Lynsey Hooper, a sports reporter, said Sparks’s performance was personal for female sports fans — and cause for celebration. “They have someone to relate to,” she said on the show.
“There are so many people that loved what Vicki did,” she said. “And there were people that didn’t like it. And that’s just the way of life. But you have a choice. We haven’t had a choice before.”
As Sparks broke one gender boundary at the World Cup, other women encountered persistent barriers to the simple execution of their jobs.
During the weekend, a Brazilian journalist, Julia Guimaraes, was presenting outside the Senegal-Japan game in Yekaterinburg, a Russian city east of the Ural Mountains, when a man bounded up to her and attempted to kiss her. She successfully dodged him and then proceeded to lecture him about respecting women.
“Don’t do this,” she said. “Never do this again, okay? Don’t do this. I don’t allow you to do that.”
The man can be heard apologizing off-screen.
Guimaraes, a reporter for Brazil’s TV Globo/SporTV, said on Twitter that this was not the first time she had been harassed during the World Cup in Russia. “Fortunately, I have never experienced this in Brazil!” she wrote.
Other instances of harassment have similarly been captured on video. Julieth González Therán, a Colombian journalist, was in the middle of a live report for Deutsche Welle’s Spanish channel on opening day of the World Cup when a man approached her, grabbing her breast and kissing her on the cheek.
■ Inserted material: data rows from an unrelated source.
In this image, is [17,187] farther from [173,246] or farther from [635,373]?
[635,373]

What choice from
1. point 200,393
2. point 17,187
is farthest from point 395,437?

She continued her broadcast but later said, “We do not deserve this treatment.” DW posted a video of the incident online, adding: “Sexual harassment is not okay. It needs to stop. In football, and elsewhere.”
Some took a different view of the man’s behavior, with one Twitter user responding that “people are simply overfilled with joy.”
“Sorry, but no,” DW responded. “Kissing someone against their will is sexual harassment. Groping a woman’s breast while she’s busy doing her job is sexual harassment.”
The international broadcaster said the man in question had come forward and apologized to González Therán via Skype.